The SF-36 was used to measure health-related quality of life [6]. Its 36 questions cover eight different health concepts: physical functioning, role limitations due to physical problems, bodily pain, general health, vitality, social functioning, role limitations due to emotional problems, and mental health. These eight concepts can be validly summarized into two component scales: physical (PCS) and mental (MCS) as long as findings specific to one of the eight health concepts are not obscured [12]. The PCS and MCS are expressed as norm-based scores with a population mean of 50, and standard deviation of 10; higher scores indicating better health. The instrument was administered, in English or French, as a questionnaire for self-completion prior to the remainder of the detailed questionnaire on participant demographics, medical history, risk factors for osteoporosis and auxologic and bone densitometry measurements (to be published separately). The SF-36 data were scored electronically by the QualityMetric scoring service (QualityMetric Inc., RI).

Continuous variables were summarized by mean and 95% confidence interval (CI) and categorical variables by frequencies and 95% CIs. Bivariate comparisons were also computed. The SAS (SAS Institute, NC) multiple linear regression procedure, PROC REG, was used to regress the SF-36 outcomes data on treatment assignment, adult height, body mass index, and spontaneous menarche to compute regression coefficients and their 95% CI. In addition to the intent-to-treat analysis, a planned sensitivity analysis was run using the participants' "as-treated" status; post-hoc exploratory analyses were also done.
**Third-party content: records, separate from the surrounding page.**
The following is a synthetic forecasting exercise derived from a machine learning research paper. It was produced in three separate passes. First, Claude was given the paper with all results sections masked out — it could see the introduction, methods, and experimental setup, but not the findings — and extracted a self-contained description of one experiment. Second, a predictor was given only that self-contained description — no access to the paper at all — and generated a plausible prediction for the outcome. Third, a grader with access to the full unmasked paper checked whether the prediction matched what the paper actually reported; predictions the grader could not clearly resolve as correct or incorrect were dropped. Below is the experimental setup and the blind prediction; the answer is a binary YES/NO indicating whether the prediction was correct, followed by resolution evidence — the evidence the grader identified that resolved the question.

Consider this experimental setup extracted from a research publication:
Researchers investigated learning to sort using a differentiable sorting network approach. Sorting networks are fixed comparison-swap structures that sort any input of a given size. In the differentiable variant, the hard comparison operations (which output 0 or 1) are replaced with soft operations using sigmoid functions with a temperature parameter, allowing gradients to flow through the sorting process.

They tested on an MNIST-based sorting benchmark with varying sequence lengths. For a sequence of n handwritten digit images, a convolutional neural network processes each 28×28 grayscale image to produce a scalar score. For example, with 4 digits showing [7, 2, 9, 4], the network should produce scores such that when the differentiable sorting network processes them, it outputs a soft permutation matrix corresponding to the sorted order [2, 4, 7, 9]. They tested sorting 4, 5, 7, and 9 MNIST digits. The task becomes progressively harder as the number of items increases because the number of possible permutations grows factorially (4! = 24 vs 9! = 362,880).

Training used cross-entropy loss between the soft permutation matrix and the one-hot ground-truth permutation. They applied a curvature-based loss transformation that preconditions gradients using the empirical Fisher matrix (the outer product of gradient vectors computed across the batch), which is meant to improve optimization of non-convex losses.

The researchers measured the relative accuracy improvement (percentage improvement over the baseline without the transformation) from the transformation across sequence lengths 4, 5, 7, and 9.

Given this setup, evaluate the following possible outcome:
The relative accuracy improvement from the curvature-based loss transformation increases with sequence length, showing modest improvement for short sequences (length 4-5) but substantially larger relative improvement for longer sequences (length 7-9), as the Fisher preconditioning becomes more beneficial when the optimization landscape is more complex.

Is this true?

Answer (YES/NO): YES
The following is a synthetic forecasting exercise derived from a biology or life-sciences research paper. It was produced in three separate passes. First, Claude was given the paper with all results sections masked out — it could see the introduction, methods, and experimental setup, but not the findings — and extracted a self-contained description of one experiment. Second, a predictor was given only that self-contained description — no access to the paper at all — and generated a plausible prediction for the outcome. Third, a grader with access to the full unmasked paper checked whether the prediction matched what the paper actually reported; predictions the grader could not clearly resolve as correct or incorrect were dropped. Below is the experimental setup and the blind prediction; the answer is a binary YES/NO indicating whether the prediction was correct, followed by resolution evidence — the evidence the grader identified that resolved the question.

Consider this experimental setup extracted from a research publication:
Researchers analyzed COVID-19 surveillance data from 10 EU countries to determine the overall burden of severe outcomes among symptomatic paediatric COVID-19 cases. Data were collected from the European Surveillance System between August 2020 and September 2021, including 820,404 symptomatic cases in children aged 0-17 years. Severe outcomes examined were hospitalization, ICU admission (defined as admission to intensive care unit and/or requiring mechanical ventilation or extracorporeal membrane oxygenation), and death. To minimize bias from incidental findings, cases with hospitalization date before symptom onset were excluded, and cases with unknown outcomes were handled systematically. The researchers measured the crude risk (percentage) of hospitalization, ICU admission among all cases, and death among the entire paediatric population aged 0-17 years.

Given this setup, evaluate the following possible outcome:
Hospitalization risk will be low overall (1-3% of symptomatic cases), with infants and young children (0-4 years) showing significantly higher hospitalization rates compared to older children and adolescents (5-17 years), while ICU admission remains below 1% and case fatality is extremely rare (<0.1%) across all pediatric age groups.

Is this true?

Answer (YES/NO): YES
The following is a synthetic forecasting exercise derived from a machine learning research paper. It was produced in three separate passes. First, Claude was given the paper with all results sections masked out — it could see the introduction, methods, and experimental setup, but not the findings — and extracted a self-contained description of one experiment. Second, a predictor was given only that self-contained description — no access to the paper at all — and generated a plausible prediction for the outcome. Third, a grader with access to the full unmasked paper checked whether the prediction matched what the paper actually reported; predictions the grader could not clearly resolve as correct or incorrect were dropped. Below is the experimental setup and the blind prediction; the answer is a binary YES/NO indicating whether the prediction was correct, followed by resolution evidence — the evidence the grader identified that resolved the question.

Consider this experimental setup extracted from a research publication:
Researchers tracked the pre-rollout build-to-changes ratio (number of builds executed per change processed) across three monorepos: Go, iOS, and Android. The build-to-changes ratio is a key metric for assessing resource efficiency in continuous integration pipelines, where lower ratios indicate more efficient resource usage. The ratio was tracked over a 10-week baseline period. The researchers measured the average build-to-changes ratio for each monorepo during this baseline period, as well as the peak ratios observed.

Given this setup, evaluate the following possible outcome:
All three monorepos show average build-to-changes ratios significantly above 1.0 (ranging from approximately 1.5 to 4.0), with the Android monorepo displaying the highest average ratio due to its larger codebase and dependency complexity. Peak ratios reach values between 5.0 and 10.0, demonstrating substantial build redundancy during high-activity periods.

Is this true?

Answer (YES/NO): NO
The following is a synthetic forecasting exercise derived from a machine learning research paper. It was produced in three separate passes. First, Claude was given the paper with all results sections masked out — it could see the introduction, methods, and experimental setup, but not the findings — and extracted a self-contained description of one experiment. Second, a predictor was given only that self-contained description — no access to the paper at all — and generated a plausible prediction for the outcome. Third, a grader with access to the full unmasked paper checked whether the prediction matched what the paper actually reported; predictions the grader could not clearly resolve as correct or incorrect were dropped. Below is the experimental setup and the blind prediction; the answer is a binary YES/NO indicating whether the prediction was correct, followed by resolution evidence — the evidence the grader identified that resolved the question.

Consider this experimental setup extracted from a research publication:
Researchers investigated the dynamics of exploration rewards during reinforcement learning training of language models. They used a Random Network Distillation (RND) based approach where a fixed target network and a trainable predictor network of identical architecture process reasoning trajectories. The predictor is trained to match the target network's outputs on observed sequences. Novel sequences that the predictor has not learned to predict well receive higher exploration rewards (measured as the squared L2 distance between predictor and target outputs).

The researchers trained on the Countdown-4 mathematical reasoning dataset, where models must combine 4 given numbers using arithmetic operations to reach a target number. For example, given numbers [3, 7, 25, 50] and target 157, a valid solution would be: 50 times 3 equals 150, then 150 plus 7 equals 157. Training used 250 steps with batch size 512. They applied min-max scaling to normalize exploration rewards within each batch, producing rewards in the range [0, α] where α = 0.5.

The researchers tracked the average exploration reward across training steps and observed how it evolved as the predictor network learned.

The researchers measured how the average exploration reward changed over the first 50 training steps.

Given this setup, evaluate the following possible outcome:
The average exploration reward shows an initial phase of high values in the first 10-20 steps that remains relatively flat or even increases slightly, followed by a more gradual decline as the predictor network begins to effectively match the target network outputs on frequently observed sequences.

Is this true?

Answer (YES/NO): NO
Thirty-four of the 48 eligible participants (71%) consented to participate in the present follow-up study; however data were missing for one patient. The 21 participants randomized to growth hormone were 20.0 years of age (SD 2.4), 148.9 cm tall (SD 5.7) and had a body mass index of 25.7 kg/m2 (SD 4.9); 19 were adherent to growth hormone treatment long-term. The 12 participants randomized to no injections were 20.2 years of age (SD 2.1), 143.7 cm tall (SD 6.1) and had a body mass index of 24.2 (SD 3.7); 10 of the 12 had never received growth hormone injections. Both study groups had a normal health-related quality of life similar to the norms for females aged 18-24 years from the general Canadian population [13]; treatment group: PCS 56 (SD 4.9), MCS 52 (SD 6.3) and control group: PCS 58 (SD 4.2), MCS 49 (SD 13.2) (see Table 1). The individual subscales were also normal for both groups.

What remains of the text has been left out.